(Spatial question entries)
= = = = = = =

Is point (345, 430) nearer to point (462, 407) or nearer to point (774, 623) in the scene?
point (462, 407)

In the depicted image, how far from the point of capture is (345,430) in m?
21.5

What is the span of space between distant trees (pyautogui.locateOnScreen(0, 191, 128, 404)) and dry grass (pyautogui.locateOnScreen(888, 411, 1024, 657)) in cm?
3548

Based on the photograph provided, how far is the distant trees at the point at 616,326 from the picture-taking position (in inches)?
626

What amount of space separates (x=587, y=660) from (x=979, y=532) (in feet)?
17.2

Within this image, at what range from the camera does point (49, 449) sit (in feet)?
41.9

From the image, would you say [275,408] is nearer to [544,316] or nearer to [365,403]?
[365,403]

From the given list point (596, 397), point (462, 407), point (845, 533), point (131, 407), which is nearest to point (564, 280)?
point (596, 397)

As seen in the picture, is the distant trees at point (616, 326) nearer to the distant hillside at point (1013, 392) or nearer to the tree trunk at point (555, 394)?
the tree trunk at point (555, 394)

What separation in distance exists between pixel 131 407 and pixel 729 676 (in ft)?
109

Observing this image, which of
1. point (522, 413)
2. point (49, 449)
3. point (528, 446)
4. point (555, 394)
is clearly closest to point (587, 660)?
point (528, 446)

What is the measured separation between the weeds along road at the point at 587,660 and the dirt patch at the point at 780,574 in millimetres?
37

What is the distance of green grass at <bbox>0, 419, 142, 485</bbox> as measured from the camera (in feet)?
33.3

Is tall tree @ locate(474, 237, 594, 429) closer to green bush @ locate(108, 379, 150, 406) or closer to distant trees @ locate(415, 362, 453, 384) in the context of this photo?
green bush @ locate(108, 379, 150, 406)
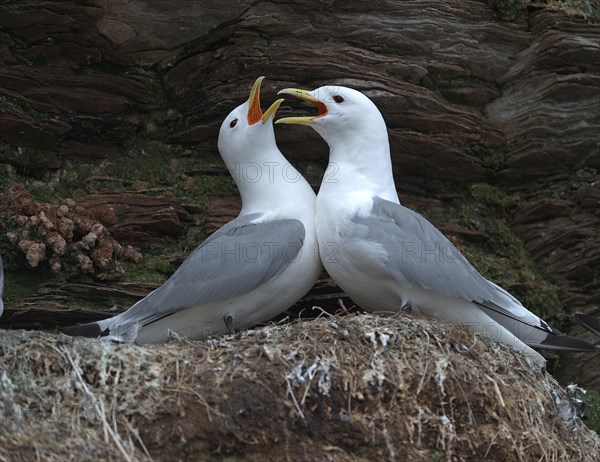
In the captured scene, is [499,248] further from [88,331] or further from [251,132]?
[88,331]

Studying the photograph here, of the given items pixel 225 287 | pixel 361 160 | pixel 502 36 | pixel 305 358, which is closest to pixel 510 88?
pixel 502 36

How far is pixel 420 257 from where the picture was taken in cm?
527

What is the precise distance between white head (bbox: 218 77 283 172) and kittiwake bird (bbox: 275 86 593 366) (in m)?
0.58

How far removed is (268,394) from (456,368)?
875mm

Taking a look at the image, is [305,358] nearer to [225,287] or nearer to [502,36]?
[225,287]

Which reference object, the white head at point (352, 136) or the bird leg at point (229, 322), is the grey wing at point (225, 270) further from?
the white head at point (352, 136)

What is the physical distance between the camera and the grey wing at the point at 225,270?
532cm

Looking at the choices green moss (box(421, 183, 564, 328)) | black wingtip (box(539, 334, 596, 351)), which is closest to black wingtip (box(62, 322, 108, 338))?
black wingtip (box(539, 334, 596, 351))

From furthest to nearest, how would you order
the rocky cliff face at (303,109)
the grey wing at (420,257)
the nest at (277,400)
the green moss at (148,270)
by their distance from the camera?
the rocky cliff face at (303,109)
the green moss at (148,270)
the grey wing at (420,257)
the nest at (277,400)

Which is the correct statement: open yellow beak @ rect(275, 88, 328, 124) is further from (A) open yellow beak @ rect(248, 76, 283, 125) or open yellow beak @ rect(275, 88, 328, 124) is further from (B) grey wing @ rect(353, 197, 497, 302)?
(B) grey wing @ rect(353, 197, 497, 302)

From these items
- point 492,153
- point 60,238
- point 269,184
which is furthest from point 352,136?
point 60,238

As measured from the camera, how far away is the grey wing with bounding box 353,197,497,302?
5227 mm

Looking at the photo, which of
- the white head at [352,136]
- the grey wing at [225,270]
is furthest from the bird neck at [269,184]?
the grey wing at [225,270]

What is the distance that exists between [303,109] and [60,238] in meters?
1.75
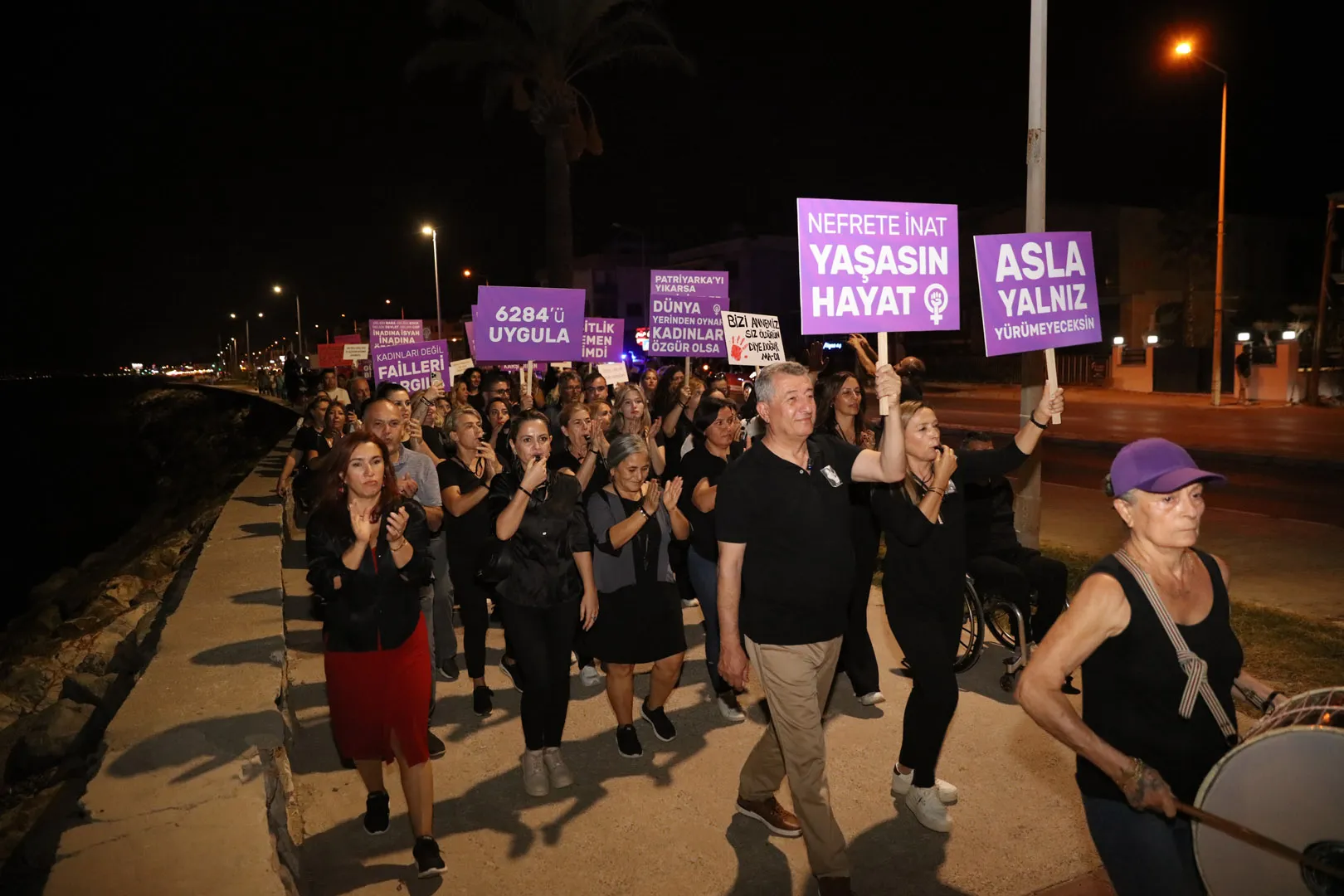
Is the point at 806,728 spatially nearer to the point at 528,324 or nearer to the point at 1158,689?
the point at 1158,689

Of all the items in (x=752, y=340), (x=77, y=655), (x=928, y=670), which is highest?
(x=752, y=340)

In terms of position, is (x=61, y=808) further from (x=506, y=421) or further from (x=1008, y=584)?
(x=1008, y=584)

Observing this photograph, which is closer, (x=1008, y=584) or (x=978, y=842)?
(x=978, y=842)

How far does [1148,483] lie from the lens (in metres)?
2.59

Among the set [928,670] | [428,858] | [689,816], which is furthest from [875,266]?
[428,858]

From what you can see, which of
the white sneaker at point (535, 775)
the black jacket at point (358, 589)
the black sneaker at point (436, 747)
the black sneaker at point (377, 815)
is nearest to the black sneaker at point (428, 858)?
the black sneaker at point (377, 815)

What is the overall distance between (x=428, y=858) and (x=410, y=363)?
8865 millimetres

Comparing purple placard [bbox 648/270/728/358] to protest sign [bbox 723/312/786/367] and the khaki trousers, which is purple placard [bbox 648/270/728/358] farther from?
the khaki trousers

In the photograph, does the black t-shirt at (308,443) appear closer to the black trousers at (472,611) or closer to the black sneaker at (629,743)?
the black trousers at (472,611)

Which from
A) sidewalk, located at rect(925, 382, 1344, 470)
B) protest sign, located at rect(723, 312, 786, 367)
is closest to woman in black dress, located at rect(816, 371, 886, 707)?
protest sign, located at rect(723, 312, 786, 367)

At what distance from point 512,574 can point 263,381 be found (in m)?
65.5

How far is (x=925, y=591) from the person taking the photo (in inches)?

= = = = = = =

Pictures aside, set down the lines from the one containing "From these items" through the end of the records above, exactly and only those.

From these items
- point 492,153
- point 60,238
- point 269,184
which is furthest from point 352,136?
point 60,238

As measured from the camera, how far away is the grey wing with bounding box 353,197,497,302?
5227 mm

Looking at the photo, which of
- the white head at [352,136]
- the grey wing at [225,270]
is furthest from the bird neck at [269,184]?
the grey wing at [225,270]

What is the distance that exists between [303,109] and [60,238] in meters?
1.75
Is the point at 806,728 spatially nearer to the point at 528,324 or nearer to the point at 1158,689?
the point at 1158,689

Of all the items in (x=752, y=340), (x=77, y=655), (x=928, y=670), which is highest?
(x=752, y=340)

In terms of position, is (x=61, y=808) further from (x=506, y=421) or further from (x=1008, y=584)?
(x=1008, y=584)

Observing this photograph, which is closer, (x=1008, y=584) or (x=978, y=842)?
(x=978, y=842)

How far does [1148,483] lie from the lens (in metres)?
2.59

Among the set [928,670] | [428,858] | [689,816], which is furthest from [875,266]?
[428,858]

From what you can see, which of
the white sneaker at point (535, 775)
the black jacket at point (358, 589)
the black sneaker at point (436, 747)
the black sneaker at point (377, 815)
is nearest to the black sneaker at point (428, 858)?
the black sneaker at point (377, 815)

What is the overall distance between (x=428, y=858) and (x=410, y=363)?
8865 millimetres

Comparing purple placard [bbox 648/270/728/358] to protest sign [bbox 723/312/786/367] and the khaki trousers, which is purple placard [bbox 648/270/728/358] farther from?
the khaki trousers

In the photograph, does the black t-shirt at (308,443) appear closer to the black trousers at (472,611) or closer to the black sneaker at (629,743)?
the black trousers at (472,611)

Which from
A) sidewalk, located at rect(925, 382, 1344, 470)
B) protest sign, located at rect(723, 312, 786, 367)
is closest to woman in black dress, located at rect(816, 371, 886, 707)?
protest sign, located at rect(723, 312, 786, 367)

At what distance from point 512,574 can point 263,381 be found (in m)?
65.5

How far is (x=925, y=591) from the person taking the photo (in inches)?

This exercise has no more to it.